Fraud methods, techniques, and technology are constantly evolving and changing. Fraudsters continue to test anti-fraud solutions in creative ways in an effort to gain the occasional upper hand and maybe some of your marketing budgets.
AppsFlyer recently came across one of these cases. But it wasn’t a new fraud method, as much as it was a new fraud origin.
Whose click is it anyway?
In early 2021, our team started noticing a trend with some of AppsFlyer’s media partners. Ad networks claimed that they were being associated with clicks that in-fact had not originated from their network.
Some valid reasons for this could be technical issues or even the lack of awareness from user acquisition managers. As we delved deeper we noticed it was more than a trend but rather a pattern, and here began our investigation.
Instances of click flooding fraud were initially flagged through Protect360, AppsFlyer’s anti-fraud solution, for associated ad networks. It was important for us to keep open communication with our media partners and when we approached these networks presenting them with their disproportionate click volume we continued to receive the same answer. They all communicated that they were sure that the clicks in question were never delivered from their traffic, despite that their names were associated with clicks in question.
The response itself wasn’t surprising, as many ad networks often try to distance themselves from claims of fraudulent activity. However the pattern’s scale and similar characteristics across the different identified instances made it difficult to disregard.
It looked like there was indeed an additional party reporting these clicks on behalf of these networks.
So, who was responsible for these clicks, and why?
What would be the motivation for sending clicks on behalf of another ad network? Could it have been an attempt to tarnish a legitimate network’s reputation?

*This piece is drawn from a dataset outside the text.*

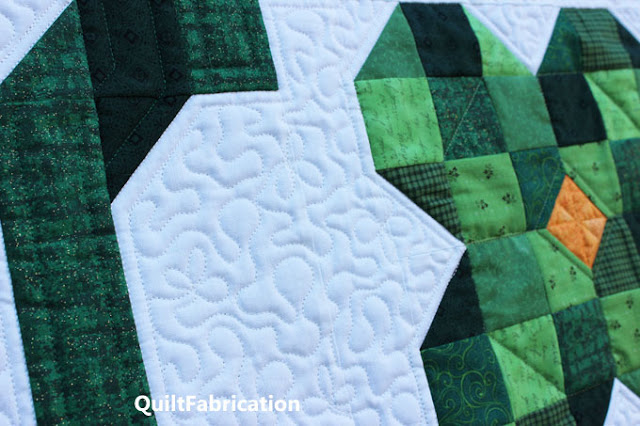 three leaf clovers mixed in with stipple quilting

Perhaps an attempt to damage an ad network’s relationships with certain advertisers?
All these options were considered, but the real answer surprised even us…
We approached additional ad networks who presented similar click flooding characteristics that fit the emerging trend.
Our suspicions were validated, as these networks also claimed to have no hand in generating the millions of clicks in question presented on AppsFlyer’s reports.
The only way to shed light on this situation was by implementing a new click signature mechanism AppsFlyer had recently developed.
We recommended the impacted ad networks to implement this feature, which enables AppsFlyer’s media partners to create an encrypted key and unique signature for all of their clicks. Click signatures are key when trying to distinguish between alleged fake clicks and valid ones provided by the partner.
After thorough analysis we identified all clicks that did not contain the valid signature, uncovering a surprising element to our investigation. All of these mysterious clicks were coming from ONE specific agency account, an agency that none of the media partners were working with, nor were they familiar with them in any way.
We reached out to other networks that appeared to have a working relationship with this mysterious agency. All of which replied with the same answer (which came as no surprise), “We’ve never heard of this agency.” And thus a new fraud scenario was unearthed.
How did this new fraud scenario come to play ?
Our investigation showed the following modus operandi:
The agency used various ad network integrations, of which a large majority contained very little activity. This increased the chances that their activity could fly “under the radar” and outside each ad networks’ scope. Furthermore, this also increased the chances that no ad network would approach the agency with inquiries about the traffic (or their cut of revenue).
In an act of splitting this activity across hundreds of ad networks and generating clicks on their behalf, it amounted to a very high volume of traffic. This enabled the agency to steal attribution credit from organic installs, as often seen in standard click flooding fraud scenarios.
Splitting click flooding actions across various sources is not a new fraud methodology, but having an agency perform this act through the ad network integrations was definitely surprising.
This type of abuse from fraudsters can result in both reputational and operational damages to our media partners.
For example: 10M clicks were sent on behalf of the ad network, generating 1,000 installs (CR of 0.01%) while in fact they were only actually sending 100K clicks (an actual CR of 1%).
The difference between these scenarios can not only harm the network’s reputation, but in some cases can also be considered as fraud or DDOS attack.
AppsFlyer is taking action, you should too
AppsFlyer’s Partner Development team’s most important job is maintaining a strong relationship with our media partners, and allowing us to attain precious feedback from all partners impacted.
After valid confirmation that this agency in question’s activity was in fact fraudulent we immediately shut down all of its integrations and terminated their relationship with AppsFlyer.
This case yet again emphasized the importance of protecting our media partners, their data, and their clicks.
While it may be tempting to point a finger of blame towards ad networks in fraud cases such as these, it is important to remember that they too are victims.
Keeping an unbiased and open mindset was key to identifying the actual fraudulent source and uncovering a new fraud scenario. The case stated above helped us improve our fraud detection algorithms, and Protect360 is now a better anti-fraud solution thanks to our team’s vigilance and quick response.
But it’s always better to be safe than sorry, AppsFlyer’s click signature mechanism is available for all integrated media partners, which is easy to implement and free of charge.